Senior Districts is an important competition in the music community. Getting accepted is a huge accomplishment, and it’s a way to measure a musician’s technique and ability. Not many competitions are as widespread, which is why it’s an excellent opportunity to compare skill levels with other musicians.

“Senior Districts is one of our most important metrics because it encompasses students from our entire eastern geographic district and the state, and so it determines who are the top players in the area,” orchestra director Susan Memoli said.

Working with other high-level musicians and receiving numerical scores detailing the audition also helps individuals improve. A competition like Senior Districts gives students a goal to work towards.

“It shows your flaws,” sophomore Emma Li said. “It helps you push yourself because even if you don’t practice every day, you’ll get better as you practice and record.

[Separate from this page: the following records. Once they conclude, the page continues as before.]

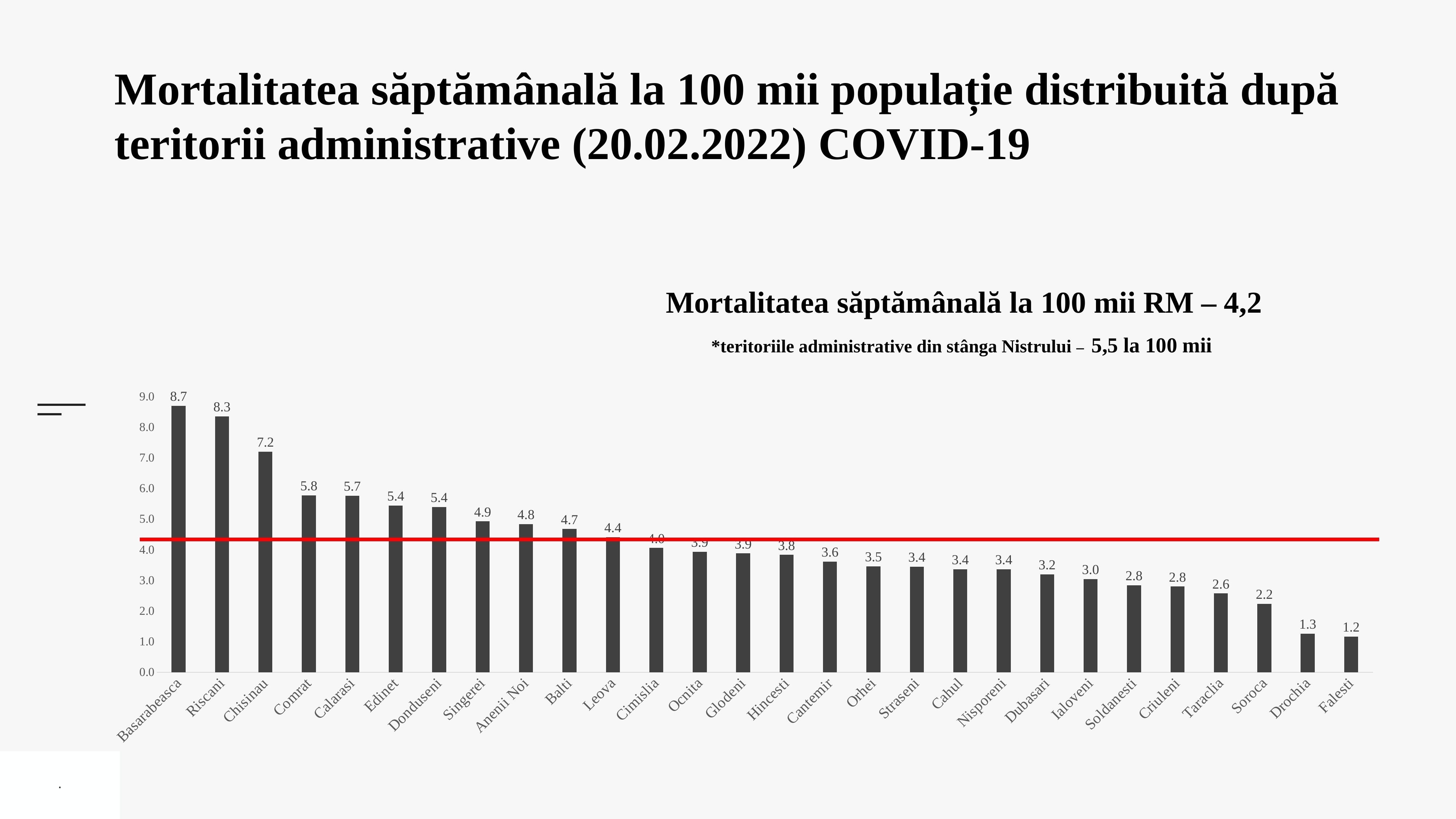
What is the value for Basarabeasca? 8.7 What is the difference between the values for Riscani and Comrat? 2.5 Is the value for Drochia greater or less than 2.0? less How many territories are shown on the x axis? 28 What is the value for Soroca? 2.2 Which is larger, the value for Balti or the value for Hincesti? Balti Which territory has the lowest value? Falesti What value does the text above the chart give for the weekly mortality per 100 thousand in RM? 4,2 Do the values rise or fall from left to right along the x axis? fall Which territory has the highest value? Basarabeasca What is the value for Chisinau? 7.2 What kind of chart is shown on the slide? bar chart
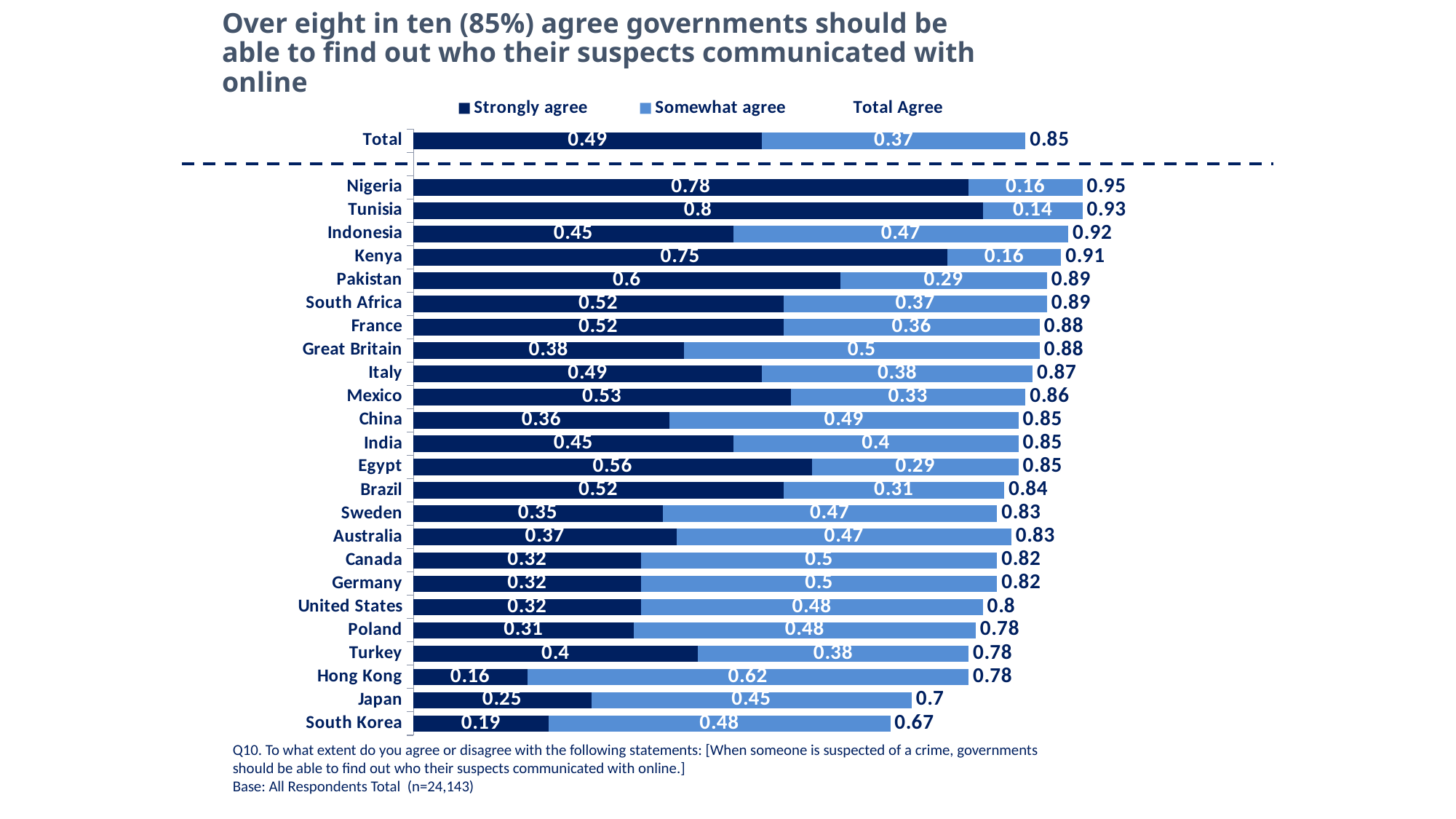
Which has a larger Strongly agree value, Kenya or Pakistan? Kenya What is the Total Agree value for the Total row? 0.85 What is the Somewhat agree value for Hong Kong? 0.62 Which country has the lowest Total Agree value? South Korea What kind of chart is shown on the slide? Stacked bar chart Which country has the highest Total Agree value? Nigeria What is the difference between the Total Agree values for Nigeria and South Korea? 0.28 What is the Total Agree value for Japan? 0.7 How many countries are listed below the dashed line in the chart? 24 How many entries does the legend list? 3 Which country has the lowest Strongly agree value? Hong Kong What is the Strongly agree value for Tunisia? 0.8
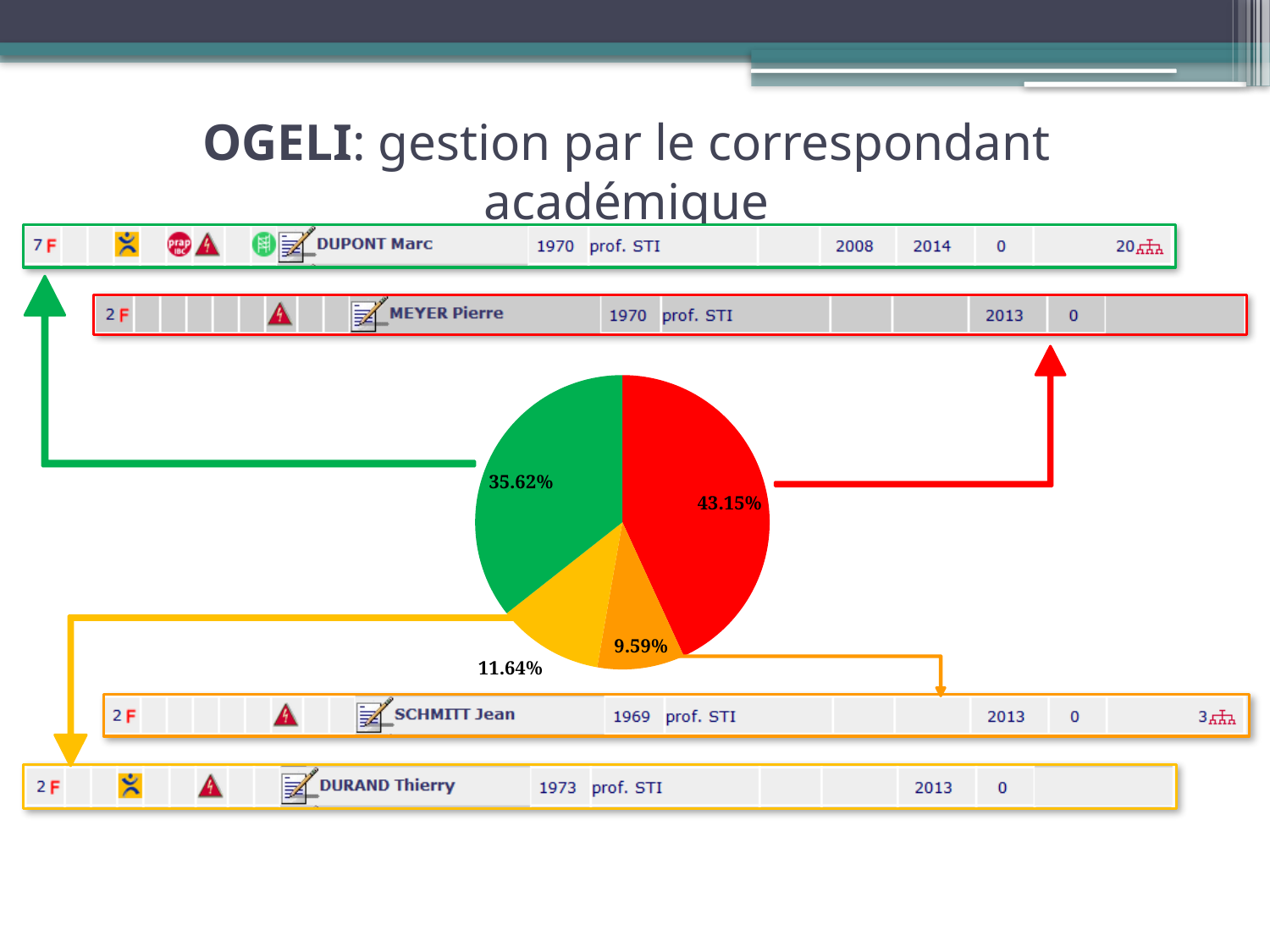
What percentage is shown on the yellow slice of the pie chart? 11.64% Which is larger in the pie chart, the yellow slice or the orange slice? the yellow slice Which person's row does the red arrow from the pie chart point to? MEYER Pierre What percentage is shown on the green slice of the pie chart? 35.62% What percentage is shown on the red slice of the pie chart? 43.15% What is the combined share of the yellow and orange slices of the pie chart? 21.23% What is the difference between the red slice and the green slice of the pie chart? 7.53% What kind of chart is shown on the slide? pie chart Which slice of the pie chart is the smallest? the orange slice (9.59%) What percentage is shown on the orange slice of the pie chart? 9.59% Which slice of the pie chart is the largest? the red slice (43.15%) How many slices does the pie chart have? 4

It makes a big difference in your playing because you’re motivated to play so much more often.”

The pandemic created a great obstacle for many, musicians and non-musicians, to stay motivated in their craft. Acceptance into the festival was a reward that showed the effort musicians put into practicing and honing their skills.

“For me, it’s really rewarding because when you get in, you get to celebrate with other people from your district,” Zhu said. “It’s really rewarding to play with people who love their instrument and music as much as you do.”

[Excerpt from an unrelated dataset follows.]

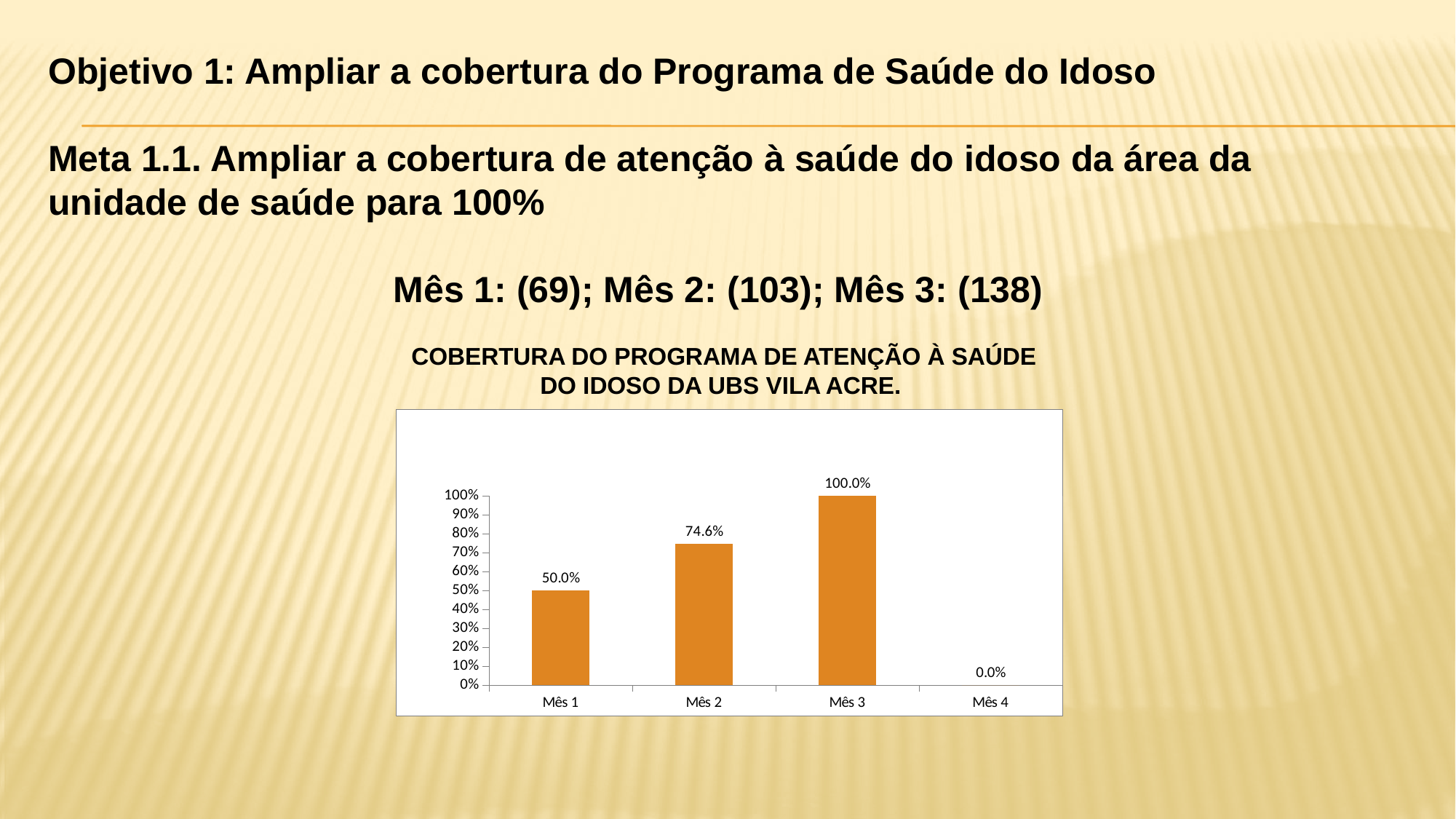
Which category has the highest value? Mês 3 What is the value for Mês 3? 100.0% Which is larger, the value for Mês 2 or the value for Mês 1? Mês 2 What kind of chart is shown on the slide? Bar chart What is the value for Mês 2? 74.6% Which category has the lowest value? Mês 4 What is the difference between the values for Mês 3 and Mês 1? 50.0% How many categories are shown on the x axis? 4 What is the value for Mês 4? 0.0% Do the values rise or fall from Mês 1 to Mês 3? Rise What is the difference between the values for Mês 2 and Mês 1? 24.6% What is the value for Mês 1? 50.0%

Even with the festival canceled, the accepted musicians have high hopes for the coming year’s auditions, and those who missed the first two years of performances are especially excited to show off their hard work in the near future.

“We’ve been fortunate to have some really top-shelf musicians for a long time, and I would say that their individual playing is really exceptional,” Memoli said. “The future of the program looks bright.”